A model that is trained without concept hierarchy will not learn the generalizable concepts that would be uncovered by sparse dictionary learning. Fortunately, vision-language models like CLIP introduce some weak concept hierarchy from language captions, and a few recent works demonstrate training methods that optimize hierarchical understanding.
To best leverage the sparse dictionary learning method in vision models and improve interpretability and control, it should be applied to a computer vision model that has been optimized for hierarchical consistency.
Vision models differ from LLMs
LLMs are trained with concept hierarchies and a sense of logical entailment, where vision models are trained by repetition across large collections of images and their labels. In vision model training, we don’t consider relationships of the objects within or between images.
The largest generative language models demonstrate hierarchical consistency and readily generalize to unseen phrases. In contrast, foundational vision models like AlexNet, ImageNet and even SAM are known to rely on spurious correlations, generalize poorly to unseen data and to lack both intra- and inter-image hierarchical consistency.
SAM is one of the most powerful vision models available today, but it lacks intra-image hierarchical consistency. In the figure below, reproduced from Figure 6 of Learning Hierarchical Image Segmentation For Recognition and By Recognition, SAM correctly identifies a fishing scene, but semantically gives the label ‘fish’ to both the man and fish in the image.
Using sparse dictionary learning to uncover meaningful features relies on the model containing enough of them. While it’s clear that vision models encode useful information, it may be more difficult to extract and interpret than in sentence encoders that are directly optimized with logical entailment and concept hierarchy.

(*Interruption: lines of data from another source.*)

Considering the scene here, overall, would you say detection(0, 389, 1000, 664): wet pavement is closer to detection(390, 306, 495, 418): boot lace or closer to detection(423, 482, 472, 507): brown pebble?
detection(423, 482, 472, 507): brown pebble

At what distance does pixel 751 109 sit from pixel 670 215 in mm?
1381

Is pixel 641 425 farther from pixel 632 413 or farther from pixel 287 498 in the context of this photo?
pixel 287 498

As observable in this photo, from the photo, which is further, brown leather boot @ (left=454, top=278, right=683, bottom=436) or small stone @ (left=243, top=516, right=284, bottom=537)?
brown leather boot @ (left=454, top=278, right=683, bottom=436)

Vision models can be trained with concept hierarchy
I hope that by now I have established that sparse dictionary learning is an excellent tool for interpretability and control of AI models, but that it may not readily apply to common vision models due to fundamental differences in how LLMs and vision models learn and generalize.
Understanding and implementing concept hierarchies and logical entailment in vision models is an active area of research. In their work, Emergent Visual-Semantic Hierarchies in Image-Text Representations (ECCV 2024), M. Alper and H. Averbuch-Elor studied emergent concept hierarchy in the CLIP model, introduced a metric to quantify it, and fine-tuned the model on this metric to produce the “RE-CLIP” model, with quantitative and qualitative improvement to concept hierarchy and inter-image consistency in the model’s latent representations.

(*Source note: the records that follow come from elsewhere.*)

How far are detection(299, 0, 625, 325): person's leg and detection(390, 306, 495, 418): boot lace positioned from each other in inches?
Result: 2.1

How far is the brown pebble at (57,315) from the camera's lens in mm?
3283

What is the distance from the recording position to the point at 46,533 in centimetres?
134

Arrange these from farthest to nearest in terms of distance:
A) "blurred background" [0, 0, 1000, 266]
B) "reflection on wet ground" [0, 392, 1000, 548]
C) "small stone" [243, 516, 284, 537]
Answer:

The CAST model was introduced at ICLR 2024 in Learning Hierarchical Image Segmentation For Recognition and By Recognition, by Tsung-Wei Ke et. al. Authors train CAST by enforcing hierarchical consistency across increasingly large superpixels within an image, thereby enforcing intra-image consistency. The CAST model has the advantage of being a relatively lightweight while outperforming CLIP in important tasks like semantic segmentation.
Conclusion
Sparse dictionary learning is a promising interpretability tool, but it assumes that a model has learned general concepts. Common vision models that generalize poorly to unseen data may not contain sufficient general knowledge for sparse dictionary learning to effectively identify interpretable, monosemantic features.

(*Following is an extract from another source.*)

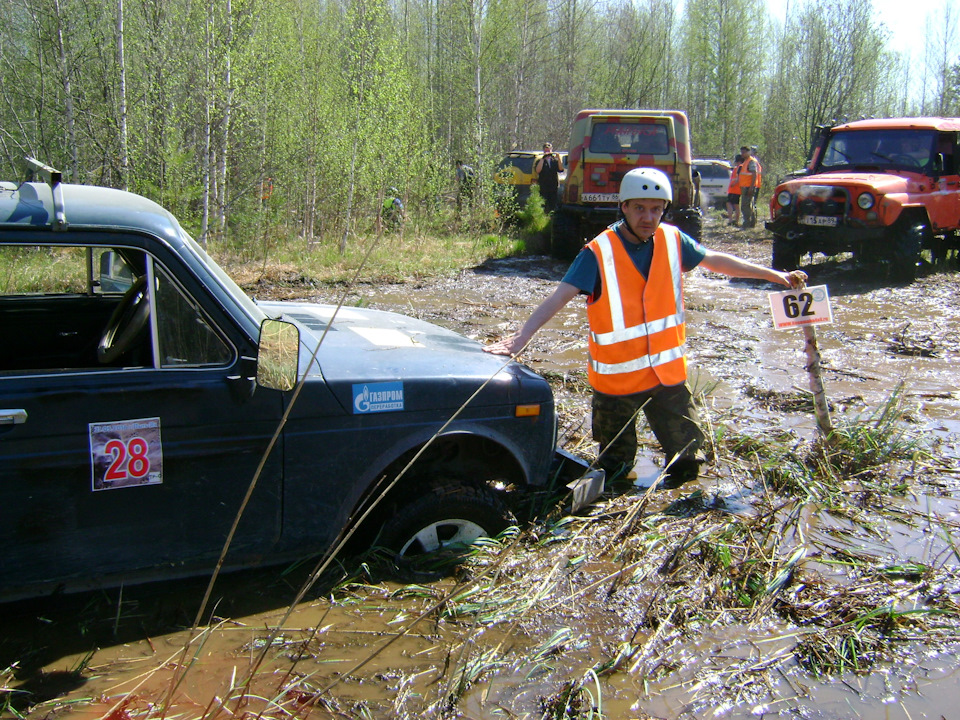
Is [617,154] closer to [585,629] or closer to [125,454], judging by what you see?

In this post I’ve laid out a hypothesis that applying dictionary learning to a vision model trained for hierarchical understanding, will be more likely to uncover controllable, interpretable features.
To test this effectively would require first quantifying hierarchical consistency in both a common vision model, like ImageNet or CLIP, and in one of the models optimized for hierarchical consistency, CAST or RE-CLIP. Next, applying sparse dictionary learning on each. Finally, quantifying which of the models has yielded more interpretable features.